== About this exercise ==
Write out all of the data exactly as it appears.

== Given records ==

◆ ◆ ◆ ◆ ◆

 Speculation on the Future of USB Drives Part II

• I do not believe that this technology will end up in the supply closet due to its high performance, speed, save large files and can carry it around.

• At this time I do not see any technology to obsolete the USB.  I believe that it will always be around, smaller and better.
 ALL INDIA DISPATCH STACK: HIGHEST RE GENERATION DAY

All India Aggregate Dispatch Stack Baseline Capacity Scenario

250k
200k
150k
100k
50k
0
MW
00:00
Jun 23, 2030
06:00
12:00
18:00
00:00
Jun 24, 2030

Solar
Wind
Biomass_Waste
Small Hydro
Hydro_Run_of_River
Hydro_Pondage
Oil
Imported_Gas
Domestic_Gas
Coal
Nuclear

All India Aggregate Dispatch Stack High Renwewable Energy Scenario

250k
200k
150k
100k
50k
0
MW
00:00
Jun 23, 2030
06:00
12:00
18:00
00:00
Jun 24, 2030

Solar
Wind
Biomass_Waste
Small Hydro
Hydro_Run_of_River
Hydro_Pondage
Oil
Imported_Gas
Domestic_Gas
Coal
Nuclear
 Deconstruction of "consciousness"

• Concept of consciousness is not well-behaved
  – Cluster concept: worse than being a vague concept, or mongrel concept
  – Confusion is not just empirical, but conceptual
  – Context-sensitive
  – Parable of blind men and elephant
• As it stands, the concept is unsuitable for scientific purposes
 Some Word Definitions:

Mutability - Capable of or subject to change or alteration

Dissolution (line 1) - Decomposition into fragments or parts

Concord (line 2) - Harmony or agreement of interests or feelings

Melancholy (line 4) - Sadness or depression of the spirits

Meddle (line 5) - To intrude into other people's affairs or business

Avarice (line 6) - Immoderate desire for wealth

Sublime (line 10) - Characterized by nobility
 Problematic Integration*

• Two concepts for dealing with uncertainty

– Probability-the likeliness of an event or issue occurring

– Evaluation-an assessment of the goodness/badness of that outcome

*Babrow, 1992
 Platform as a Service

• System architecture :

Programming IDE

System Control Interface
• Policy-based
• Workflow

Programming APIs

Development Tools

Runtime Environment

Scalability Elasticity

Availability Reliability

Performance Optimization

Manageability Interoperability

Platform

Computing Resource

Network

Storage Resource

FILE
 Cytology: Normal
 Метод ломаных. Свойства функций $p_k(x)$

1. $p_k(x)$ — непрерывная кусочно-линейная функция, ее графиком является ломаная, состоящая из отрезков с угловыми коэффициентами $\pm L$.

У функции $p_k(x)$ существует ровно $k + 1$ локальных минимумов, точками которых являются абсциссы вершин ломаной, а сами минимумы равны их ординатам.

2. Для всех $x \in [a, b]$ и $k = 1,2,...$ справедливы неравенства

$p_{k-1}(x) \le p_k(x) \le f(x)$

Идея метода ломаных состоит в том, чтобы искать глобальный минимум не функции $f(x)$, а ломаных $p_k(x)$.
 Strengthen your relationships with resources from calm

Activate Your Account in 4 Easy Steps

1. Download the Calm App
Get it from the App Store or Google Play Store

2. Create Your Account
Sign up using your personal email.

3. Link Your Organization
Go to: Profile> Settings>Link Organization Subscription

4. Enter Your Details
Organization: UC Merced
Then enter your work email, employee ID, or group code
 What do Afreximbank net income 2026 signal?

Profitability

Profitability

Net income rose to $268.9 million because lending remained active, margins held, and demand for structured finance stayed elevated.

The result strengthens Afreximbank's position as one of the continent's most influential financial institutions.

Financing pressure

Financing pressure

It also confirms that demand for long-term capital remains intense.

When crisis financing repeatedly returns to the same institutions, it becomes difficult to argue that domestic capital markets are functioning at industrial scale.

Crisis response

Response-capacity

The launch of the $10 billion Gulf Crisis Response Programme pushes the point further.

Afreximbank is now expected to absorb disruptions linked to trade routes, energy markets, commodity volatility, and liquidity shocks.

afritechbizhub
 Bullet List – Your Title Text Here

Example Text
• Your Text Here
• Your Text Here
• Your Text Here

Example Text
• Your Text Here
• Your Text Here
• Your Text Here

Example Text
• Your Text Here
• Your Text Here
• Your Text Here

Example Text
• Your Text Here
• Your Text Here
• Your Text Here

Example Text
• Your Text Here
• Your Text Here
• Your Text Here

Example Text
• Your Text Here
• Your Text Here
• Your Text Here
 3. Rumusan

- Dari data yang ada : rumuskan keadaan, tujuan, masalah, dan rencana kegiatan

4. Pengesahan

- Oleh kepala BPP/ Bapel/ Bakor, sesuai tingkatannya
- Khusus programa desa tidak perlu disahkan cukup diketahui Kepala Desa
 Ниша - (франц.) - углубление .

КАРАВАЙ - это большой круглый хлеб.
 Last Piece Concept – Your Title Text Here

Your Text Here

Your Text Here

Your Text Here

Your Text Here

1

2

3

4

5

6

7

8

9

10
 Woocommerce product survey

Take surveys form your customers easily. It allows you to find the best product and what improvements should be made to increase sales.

◆ ◆ ◆ ◆ ◆

== Answer to this exercise ==
 Speculation on the Future of USB Drives Part II

• I do not believe that this technology will end up in the supply closet due to its high performance, speed, save large files and can carry it around.

• At this time I do not see any technology to obsolete the USB.  I believe that it will always be around, smaller and better.
 ALL INDIA DISPATCH STACK: HIGHEST RE GENERATION DAY

All India Aggregate Dispatch Stack Baseline Capacity Scenario

250k
200k
150k
100k
50k
0
MW
00:00
Jun 23, 2030
06:00
12:00
18:00
00:00
Jun 24, 2030

Solar
Wind
Biomass_Waste
Small Hydro
Hydro_Run_of_River
Hydro_Pondage
Oil
Imported_Gas
Domestic_Gas
Coal
Nuclear

All India Aggregate Dispatch Stack High Renwewable Energy Scenario

250k
200k
150k
100k
50k
0
MW
00:00
Jun 23, 2030
06:00
12:00
18:00
00:00
Jun 24, 2030

Solar
Wind
Biomass_Waste
Small Hydro
Hydro_Run_of_River
Hydro_Pondage
Oil
Imported_Gas
Domestic_Gas
Coal
Nuclear
 Deconstruction of "consciousness"

• Concept of consciousness is not well-behaved
  – Cluster concept: worse than being a vague concept, or mongrel concept
  – Confusion is not just empirical, but conceptual
  – Context-sensitive
  – Parable of blind men and elephant
• As it stands, the concept is unsuitable for scientific purposes
 Some Word Definitions:

Mutability - Capable of or subject to change or alteration

Dissolution (line 1) - Decomposition into fragments or parts

Concord (line 2) - Harmony or agreement of interests or feelings

Melancholy (line 4) - Sadness or depression of the spirits

Meddle (line 5) - To intrude into other people's affairs or business

Avarice (line 6) - Immoderate desire for wealth

Sublime (line 10) - Characterized by nobility
 Problematic Integration*

• Two concepts for dealing with uncertainty

– Probability-the likeliness of an event or issue occurring

– Evaluation-an assessment of the goodness/badness of that outcome

*Babrow, 1992
 Platform as a Service

• System architecture :

Programming IDE

System Control Interface
• Policy-based
• Workflow

Programming APIs

Development Tools

Runtime Environment

Scalability Elasticity

Availability Reliability

Performance Optimization

Manageability Interoperability

Platform

Computing Resource

Network

Storage Resource

FILE
 Cytology: Normal
 Метод ломаных. Свойства функций $p_k(x)$

1. $p_k(x)$ — непрерывная кусочно-линейная функция, ее графиком является ломаная, состоящая из отрезков с угловыми коэффициентами $\pm L$.

У функции $p_k(x)$ существует ровно $k + 1$ локальных минимумов, точками которых являются абсциссы вершин ломаной, а сами минимумы равны их ординатам.

2. Для всех $x \in [a, b]$ и $k = 1,2,...$ справедливы неравенства

$p_{k-1}(x) \le p_k(x) \le f(x)$

Идея метода ломаных состоит в том, чтобы искать глобальный минимум не функции $f(x)$, а ломаных $p_k(x)$.
 Strengthen your relationships with resources from calm

Activate Your Account in 4 Easy Steps

1. Download the Calm App
Get it from the App Store or Google Play Store

2. Create Your Account
Sign up using your personal email.

3. Link Your Organization
Go to: Profile> Settings>Link Organization Subscription

4. Enter Your Details
Organization: UC Merced
Then enter your work email, employee ID, or group code
 What do Afreximbank net income 2026 signal?

Profitability

Profitability

Net income rose to $268.9 million because lending remained active, margins held, and demand for structured finance stayed elevated.

The result strengthens Afreximbank's position as one of the continent's most influential financial institutions.

Financing pressure

Financing pressure

It also confirms that demand for long-term capital remains intense.

When crisis financing repeatedly returns to the same institutions, it becomes difficult to argue that domestic capital markets are functioning at industrial scale.

Crisis response

Response-capacity

The launch of the $10 billion Gulf Crisis Response Programme pushes the point further.

Afreximbank is now expected to absorb disruptions linked to trade routes, energy markets, commodity volatility, and liquidity shocks.

afritechbizhub
 Bullet List – Your Title Text Here

Example Text
• Your Text Here
• Your Text Here
• Your Text Here

Example Text
• Your Text Here
• Your Text Here
• Your Text Here

Example Text
• Your Text Here
• Your Text Here
• Your Text Here

Example Text
• Your Text Here
• Your Text Here
• Your Text Here

Example Text
• Your Text Here
• Your Text Here
• Your Text Here

Example Text
• Your Text Here
• Your Text Here
• Your Text Here
 3. Rumusan

- Dari data yang ada : rumuskan keadaan, tujuan, masalah, dan rencana kegiatan

4. Pengesahan

- Oleh kepala BPP/ Bapel/ Bakor, sesuai tingkatannya
- Khusus programa desa tidak perlu disahkan cukup diketahui Kepala Desa
 Ниша - (франц.) - углубление .

КАРАВАЙ - это большой круглый хлеб.
 Last Piece Concept – Your Title Text Here

Your Text Here

Your Text Here

Your Text Here

Your Text Here

1

2

3

4

5

6

7

8

9

10
 Woocommerce product survey

Take surveys form your customers easily. It allows you to find the best product and what improvements should be made to increase sales.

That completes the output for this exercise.